Aisya menangkupkan wajahnya dengan telapak tangan, melihat itu membuat Dion menghela nafas sebelum ia berjongkok sambil memegang lutut Aisya, tangannya terangkat untuk menyingkirkan kedua tangan Aisya yang digunakan gadis itu untuk menutup wajahnya.

Dion berhasil menyingkirkan tangan Aisya membuat dirinya bisa melihat dengan jelas jejak air mata kekasihnya itu, Dion menggengam kedua tangan Aisya sebelum membawa tangan itu ke dekat bibirnya dan melabuhkan ciuman tangan pada kedua tangan Aisya.

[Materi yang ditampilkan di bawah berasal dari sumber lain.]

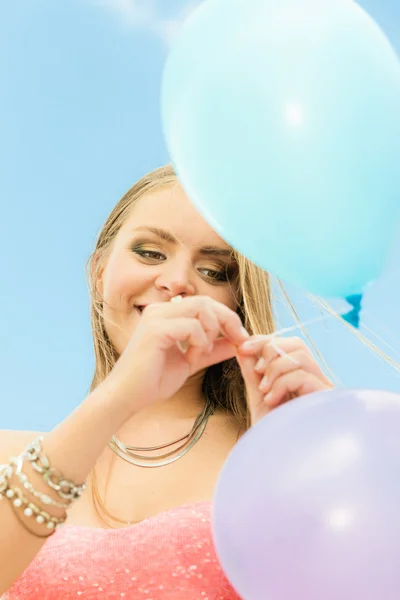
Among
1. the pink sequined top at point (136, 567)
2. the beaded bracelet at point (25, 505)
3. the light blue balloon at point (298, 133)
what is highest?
the light blue balloon at point (298, 133)

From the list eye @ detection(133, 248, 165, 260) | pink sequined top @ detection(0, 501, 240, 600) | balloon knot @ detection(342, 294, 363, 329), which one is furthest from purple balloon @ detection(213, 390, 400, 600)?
eye @ detection(133, 248, 165, 260)

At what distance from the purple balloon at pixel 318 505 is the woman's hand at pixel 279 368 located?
23 centimetres

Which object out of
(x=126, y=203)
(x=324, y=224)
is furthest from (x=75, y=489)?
(x=126, y=203)

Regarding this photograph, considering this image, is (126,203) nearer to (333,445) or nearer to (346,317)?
(346,317)

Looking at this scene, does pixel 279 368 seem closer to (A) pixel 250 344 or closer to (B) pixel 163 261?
(A) pixel 250 344

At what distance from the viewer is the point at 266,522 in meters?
1.13

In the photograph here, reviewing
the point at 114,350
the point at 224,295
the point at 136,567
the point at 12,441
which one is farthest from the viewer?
the point at 114,350

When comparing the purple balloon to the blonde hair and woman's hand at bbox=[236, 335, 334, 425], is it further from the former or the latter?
the blonde hair

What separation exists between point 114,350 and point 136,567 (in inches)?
27.2

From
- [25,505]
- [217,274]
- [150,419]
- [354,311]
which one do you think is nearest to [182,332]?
[354,311]

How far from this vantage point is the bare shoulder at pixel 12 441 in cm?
212

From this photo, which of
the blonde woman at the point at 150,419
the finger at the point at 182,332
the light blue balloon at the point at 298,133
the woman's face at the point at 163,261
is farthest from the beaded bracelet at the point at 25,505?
the woman's face at the point at 163,261

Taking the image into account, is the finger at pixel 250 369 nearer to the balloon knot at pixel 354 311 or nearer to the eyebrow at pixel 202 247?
the balloon knot at pixel 354 311

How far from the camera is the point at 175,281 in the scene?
1.92 meters
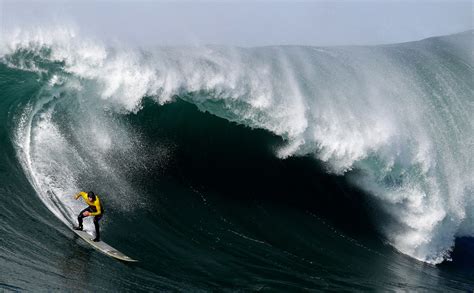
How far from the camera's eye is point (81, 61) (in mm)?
13359

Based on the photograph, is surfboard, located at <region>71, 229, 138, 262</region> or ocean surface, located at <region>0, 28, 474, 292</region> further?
ocean surface, located at <region>0, 28, 474, 292</region>

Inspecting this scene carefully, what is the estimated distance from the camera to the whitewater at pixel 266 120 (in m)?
12.0

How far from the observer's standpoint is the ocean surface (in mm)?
9539

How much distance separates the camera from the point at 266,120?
44.5ft

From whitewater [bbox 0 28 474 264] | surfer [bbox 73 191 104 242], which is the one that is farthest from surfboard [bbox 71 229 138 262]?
whitewater [bbox 0 28 474 264]

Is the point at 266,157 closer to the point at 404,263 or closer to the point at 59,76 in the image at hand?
Answer: the point at 404,263

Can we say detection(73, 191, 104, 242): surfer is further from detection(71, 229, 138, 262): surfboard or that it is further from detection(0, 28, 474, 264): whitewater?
detection(0, 28, 474, 264): whitewater

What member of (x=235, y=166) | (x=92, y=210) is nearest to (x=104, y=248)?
(x=92, y=210)

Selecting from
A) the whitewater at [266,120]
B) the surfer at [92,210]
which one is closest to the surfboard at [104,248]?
the surfer at [92,210]

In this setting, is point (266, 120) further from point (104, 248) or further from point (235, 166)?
point (104, 248)

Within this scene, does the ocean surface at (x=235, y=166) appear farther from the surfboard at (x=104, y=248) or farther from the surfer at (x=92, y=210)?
the surfer at (x=92, y=210)

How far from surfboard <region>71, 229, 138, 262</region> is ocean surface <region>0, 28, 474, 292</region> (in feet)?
0.37

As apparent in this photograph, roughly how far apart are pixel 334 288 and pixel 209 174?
13.8 feet

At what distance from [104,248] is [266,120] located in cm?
586
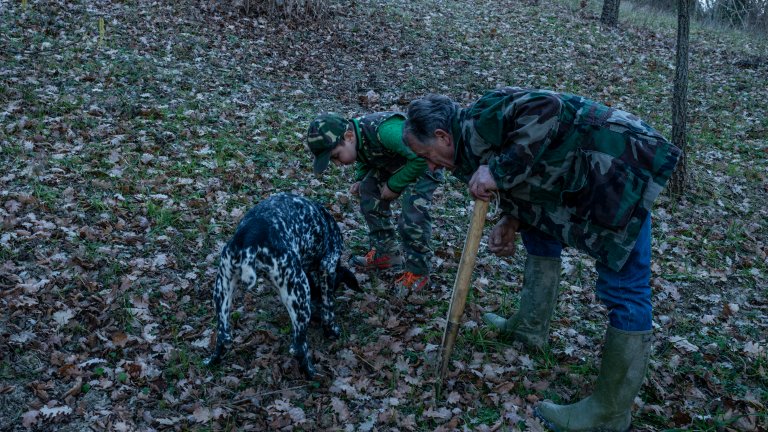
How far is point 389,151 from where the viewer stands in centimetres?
566

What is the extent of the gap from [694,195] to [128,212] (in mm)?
8025

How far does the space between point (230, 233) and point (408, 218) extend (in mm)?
2312

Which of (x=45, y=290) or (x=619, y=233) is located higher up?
(x=619, y=233)

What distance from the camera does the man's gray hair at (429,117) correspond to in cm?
409

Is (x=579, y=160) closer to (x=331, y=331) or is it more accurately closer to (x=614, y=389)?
(x=614, y=389)

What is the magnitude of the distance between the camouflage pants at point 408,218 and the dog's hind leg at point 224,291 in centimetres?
199

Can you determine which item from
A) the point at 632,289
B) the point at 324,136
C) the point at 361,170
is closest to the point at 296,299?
the point at 324,136

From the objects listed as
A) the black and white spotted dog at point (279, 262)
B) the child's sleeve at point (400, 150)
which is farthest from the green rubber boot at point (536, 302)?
the black and white spotted dog at point (279, 262)

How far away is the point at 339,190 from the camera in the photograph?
27.0ft

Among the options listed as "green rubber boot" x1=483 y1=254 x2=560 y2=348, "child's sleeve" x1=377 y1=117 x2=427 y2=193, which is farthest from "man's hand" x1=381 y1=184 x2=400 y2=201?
"green rubber boot" x1=483 y1=254 x2=560 y2=348

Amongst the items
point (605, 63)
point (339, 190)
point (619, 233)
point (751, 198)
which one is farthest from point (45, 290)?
point (605, 63)

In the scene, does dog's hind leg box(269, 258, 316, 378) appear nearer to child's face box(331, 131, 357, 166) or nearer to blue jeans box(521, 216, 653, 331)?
child's face box(331, 131, 357, 166)

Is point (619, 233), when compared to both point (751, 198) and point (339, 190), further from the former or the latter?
point (751, 198)

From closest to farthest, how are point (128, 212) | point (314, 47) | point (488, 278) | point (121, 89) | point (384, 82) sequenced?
point (488, 278) → point (128, 212) → point (121, 89) → point (384, 82) → point (314, 47)
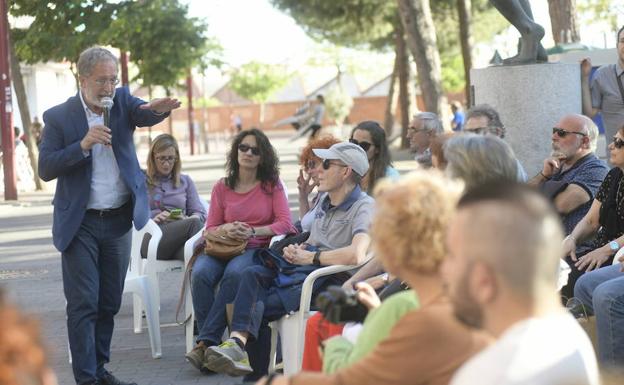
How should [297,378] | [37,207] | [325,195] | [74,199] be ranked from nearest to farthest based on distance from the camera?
1. [297,378]
2. [74,199]
3. [325,195]
4. [37,207]

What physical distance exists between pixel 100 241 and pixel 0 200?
18.8m

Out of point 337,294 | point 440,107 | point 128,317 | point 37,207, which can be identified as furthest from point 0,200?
point 337,294

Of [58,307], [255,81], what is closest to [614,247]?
[58,307]

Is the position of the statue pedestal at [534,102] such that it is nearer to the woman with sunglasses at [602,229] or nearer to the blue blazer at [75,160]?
the woman with sunglasses at [602,229]

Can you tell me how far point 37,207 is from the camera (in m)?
23.1

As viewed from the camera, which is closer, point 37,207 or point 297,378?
point 297,378

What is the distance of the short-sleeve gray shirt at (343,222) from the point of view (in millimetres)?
6633

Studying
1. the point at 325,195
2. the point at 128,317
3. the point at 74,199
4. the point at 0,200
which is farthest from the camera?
the point at 0,200

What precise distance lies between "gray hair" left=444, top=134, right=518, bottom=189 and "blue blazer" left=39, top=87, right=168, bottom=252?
84.9 inches

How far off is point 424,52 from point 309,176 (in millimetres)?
17664

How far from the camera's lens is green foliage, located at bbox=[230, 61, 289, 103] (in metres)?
108

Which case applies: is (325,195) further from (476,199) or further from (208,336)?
(476,199)

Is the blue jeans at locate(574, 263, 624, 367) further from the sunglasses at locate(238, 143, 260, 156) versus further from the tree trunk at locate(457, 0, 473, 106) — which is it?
the tree trunk at locate(457, 0, 473, 106)

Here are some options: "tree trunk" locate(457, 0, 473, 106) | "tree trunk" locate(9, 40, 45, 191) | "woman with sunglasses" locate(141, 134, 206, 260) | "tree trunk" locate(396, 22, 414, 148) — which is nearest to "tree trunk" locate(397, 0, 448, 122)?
"tree trunk" locate(457, 0, 473, 106)
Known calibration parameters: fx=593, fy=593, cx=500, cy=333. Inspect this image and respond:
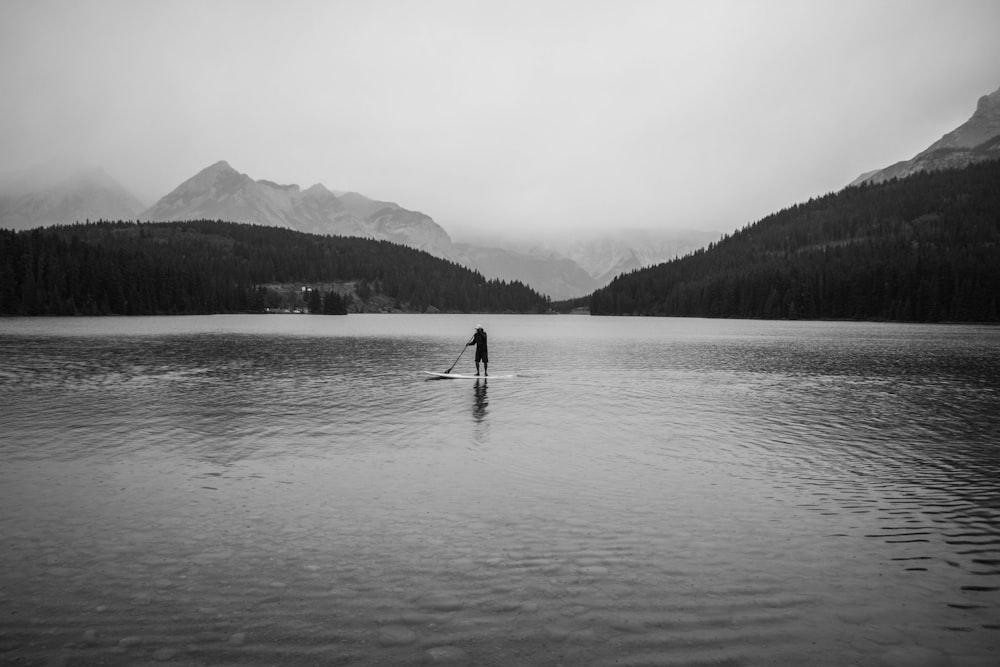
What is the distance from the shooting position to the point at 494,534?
531 inches

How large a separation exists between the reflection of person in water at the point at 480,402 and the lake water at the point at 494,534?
36cm

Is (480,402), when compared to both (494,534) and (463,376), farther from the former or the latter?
(494,534)

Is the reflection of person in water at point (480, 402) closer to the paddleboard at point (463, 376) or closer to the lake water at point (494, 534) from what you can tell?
the lake water at point (494, 534)

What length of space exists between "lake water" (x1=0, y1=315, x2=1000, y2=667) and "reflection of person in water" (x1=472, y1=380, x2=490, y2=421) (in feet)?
1.19

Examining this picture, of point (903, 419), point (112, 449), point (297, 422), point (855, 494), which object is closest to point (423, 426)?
point (297, 422)

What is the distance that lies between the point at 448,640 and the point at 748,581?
5906mm

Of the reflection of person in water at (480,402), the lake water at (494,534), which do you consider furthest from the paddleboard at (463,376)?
the lake water at (494,534)

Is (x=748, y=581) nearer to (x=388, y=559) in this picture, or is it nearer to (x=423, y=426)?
(x=388, y=559)

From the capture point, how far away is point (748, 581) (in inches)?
439

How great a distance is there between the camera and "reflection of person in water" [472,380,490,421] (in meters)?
30.2

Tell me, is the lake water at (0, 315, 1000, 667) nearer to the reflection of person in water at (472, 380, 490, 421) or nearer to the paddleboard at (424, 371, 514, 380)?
the reflection of person in water at (472, 380, 490, 421)

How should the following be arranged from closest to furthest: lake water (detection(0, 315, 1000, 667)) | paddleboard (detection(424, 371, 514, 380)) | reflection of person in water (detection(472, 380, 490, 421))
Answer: lake water (detection(0, 315, 1000, 667)) → reflection of person in water (detection(472, 380, 490, 421)) → paddleboard (detection(424, 371, 514, 380))

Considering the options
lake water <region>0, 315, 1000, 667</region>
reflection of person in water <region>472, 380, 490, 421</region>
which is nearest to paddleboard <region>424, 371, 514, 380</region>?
reflection of person in water <region>472, 380, 490, 421</region>

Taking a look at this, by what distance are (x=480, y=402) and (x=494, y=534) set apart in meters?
20.9
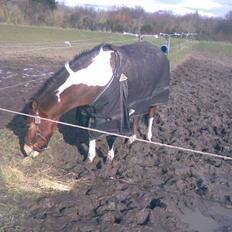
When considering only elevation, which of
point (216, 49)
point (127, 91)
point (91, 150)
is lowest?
point (216, 49)

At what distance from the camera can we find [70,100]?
646 cm

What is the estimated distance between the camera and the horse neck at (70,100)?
20.7 ft

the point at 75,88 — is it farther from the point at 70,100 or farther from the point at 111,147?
the point at 111,147

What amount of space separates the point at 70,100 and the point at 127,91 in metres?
A: 0.91

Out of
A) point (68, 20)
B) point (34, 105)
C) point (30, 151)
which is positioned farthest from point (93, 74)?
point (68, 20)

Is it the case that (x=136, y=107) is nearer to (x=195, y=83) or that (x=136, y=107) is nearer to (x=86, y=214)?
(x=86, y=214)

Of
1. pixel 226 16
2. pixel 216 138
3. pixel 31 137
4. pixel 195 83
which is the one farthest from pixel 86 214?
pixel 226 16

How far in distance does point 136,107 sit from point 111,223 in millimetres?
2955

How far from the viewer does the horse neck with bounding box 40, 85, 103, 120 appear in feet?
20.7

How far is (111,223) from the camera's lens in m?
5.00

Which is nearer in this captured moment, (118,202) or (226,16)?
(118,202)

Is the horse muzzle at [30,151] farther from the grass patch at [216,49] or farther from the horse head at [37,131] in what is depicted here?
the grass patch at [216,49]

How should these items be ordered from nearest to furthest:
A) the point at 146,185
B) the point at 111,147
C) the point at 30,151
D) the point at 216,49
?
the point at 146,185, the point at 30,151, the point at 111,147, the point at 216,49

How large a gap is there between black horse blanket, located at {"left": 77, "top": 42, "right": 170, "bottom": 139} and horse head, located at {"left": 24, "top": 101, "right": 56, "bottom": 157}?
2.15 feet
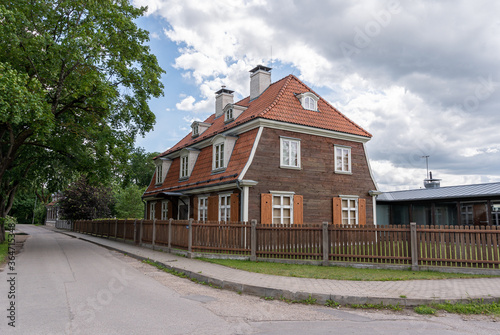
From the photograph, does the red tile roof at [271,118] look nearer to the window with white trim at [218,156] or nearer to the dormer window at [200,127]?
the window with white trim at [218,156]

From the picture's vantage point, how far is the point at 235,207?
16547mm

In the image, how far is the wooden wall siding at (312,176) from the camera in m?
16.8

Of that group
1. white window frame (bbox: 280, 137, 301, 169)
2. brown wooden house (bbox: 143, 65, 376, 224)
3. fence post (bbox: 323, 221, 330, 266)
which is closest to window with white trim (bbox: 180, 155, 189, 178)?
brown wooden house (bbox: 143, 65, 376, 224)

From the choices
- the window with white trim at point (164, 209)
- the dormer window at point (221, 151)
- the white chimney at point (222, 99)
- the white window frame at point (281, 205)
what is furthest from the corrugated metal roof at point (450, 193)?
the window with white trim at point (164, 209)

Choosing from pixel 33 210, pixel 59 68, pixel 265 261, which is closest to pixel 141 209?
pixel 59 68

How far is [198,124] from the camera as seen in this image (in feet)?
80.5

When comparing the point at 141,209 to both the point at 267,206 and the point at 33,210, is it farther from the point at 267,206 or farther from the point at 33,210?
the point at 33,210

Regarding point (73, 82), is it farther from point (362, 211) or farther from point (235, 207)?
point (362, 211)

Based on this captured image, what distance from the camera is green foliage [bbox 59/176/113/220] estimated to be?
39.8 m

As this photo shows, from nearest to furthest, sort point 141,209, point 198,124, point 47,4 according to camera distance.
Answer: point 47,4 → point 198,124 → point 141,209

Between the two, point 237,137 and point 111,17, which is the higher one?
point 111,17

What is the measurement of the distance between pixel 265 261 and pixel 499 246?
7126 millimetres

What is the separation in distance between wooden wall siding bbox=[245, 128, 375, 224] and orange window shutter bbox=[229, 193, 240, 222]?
0.58m

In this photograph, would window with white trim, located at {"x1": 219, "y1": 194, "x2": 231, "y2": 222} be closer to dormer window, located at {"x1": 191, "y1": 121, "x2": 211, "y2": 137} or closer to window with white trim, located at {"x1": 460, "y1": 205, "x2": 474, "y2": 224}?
dormer window, located at {"x1": 191, "y1": 121, "x2": 211, "y2": 137}
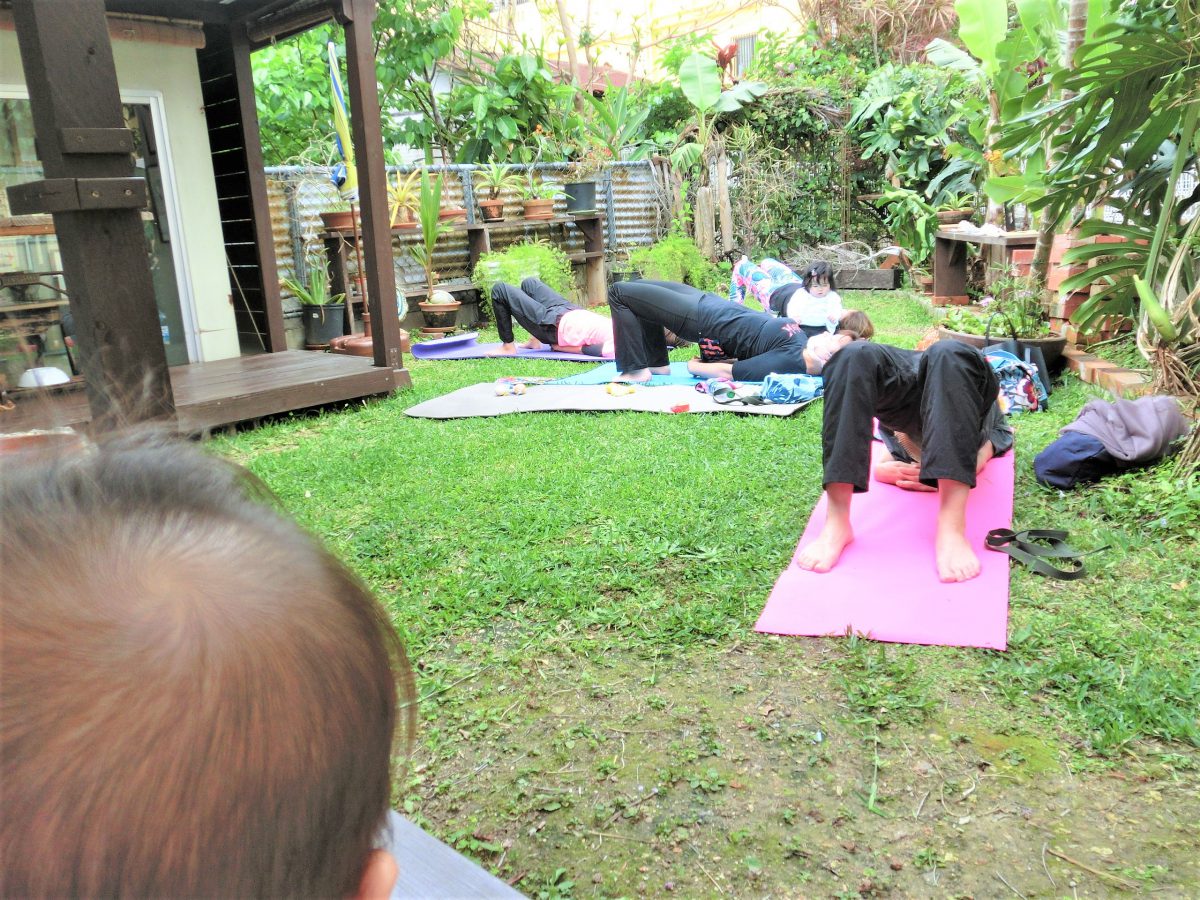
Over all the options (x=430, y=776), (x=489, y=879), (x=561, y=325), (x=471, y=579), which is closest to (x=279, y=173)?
(x=561, y=325)

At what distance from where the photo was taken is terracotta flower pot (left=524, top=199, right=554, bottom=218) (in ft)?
32.1

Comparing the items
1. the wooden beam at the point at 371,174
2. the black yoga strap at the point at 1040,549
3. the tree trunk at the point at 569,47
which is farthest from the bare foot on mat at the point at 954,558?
the tree trunk at the point at 569,47

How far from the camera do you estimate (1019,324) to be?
18.6ft

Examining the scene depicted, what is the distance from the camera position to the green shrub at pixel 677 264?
1002 centimetres

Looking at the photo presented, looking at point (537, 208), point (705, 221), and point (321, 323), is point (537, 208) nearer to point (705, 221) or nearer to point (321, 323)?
point (705, 221)

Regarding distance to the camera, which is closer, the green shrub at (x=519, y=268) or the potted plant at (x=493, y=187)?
the green shrub at (x=519, y=268)

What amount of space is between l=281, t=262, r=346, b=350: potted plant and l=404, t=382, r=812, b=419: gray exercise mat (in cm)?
256

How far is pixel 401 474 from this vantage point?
168 inches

"Kamu tidak percaya pada Abang?"Tanya Dion dengan mata menatap tepat di manik mata Aisya.

Aisya menggelengkan kepalanya, gadis itu menggigit kuat bibirnya menahan isakan namun gagal karena air matanya tidak berhenti menetes hingga membuat Dion kembali menghela nafas gusar. Dion melepaskan sebelah tangannya yang ia gunakan untuk menggenggam tangan Aisya tadi, kini ia beralih mengusap lelehan air mata kekasihnya itu.

"Berhentilah menangis sayang! Kita memang belum tahu bagaimana keadaan Abi dan Umi, tapi percayalah Tuhan pasti melindungi orang tua kita."

Aisya mengangguk namun air matanya semakin deras mengalir, "Ais.. percaya hanya saja Ais takut kalau.. kalau kita tidak bisa memeluk Umi dan Abi lagi Abang.hiks.. Hikss.. Bagaimana ini.. Hiks.."racau Aisya tanpa bisa mengendalikan perasaannya lagi.

Dion segera beranjak lalu duduk disamping Aisya membawa gadis itu ke dalam pelukannya tangisan Aisya semakin menjadi-jadi bahkan Dion tidak mampu menahan air matanya, pria itu terpaksa mendongakkan kepalanya menahan buliran hangat dari kedua matanya.

Bukan hanya Aisya yang takut tapi dirinya juga bahkan ia lebih takut jika benar mereka akan kehilangan orang tua mereka lalu apa yang harus ia lakukan untuk menjaga Aisya? Ia tidak bisa membayangkan bagaimana hancurnya gadis dalam pelukannya ini jika mendapati kenyataan bahwa mereka akan menjadi yatim piatu.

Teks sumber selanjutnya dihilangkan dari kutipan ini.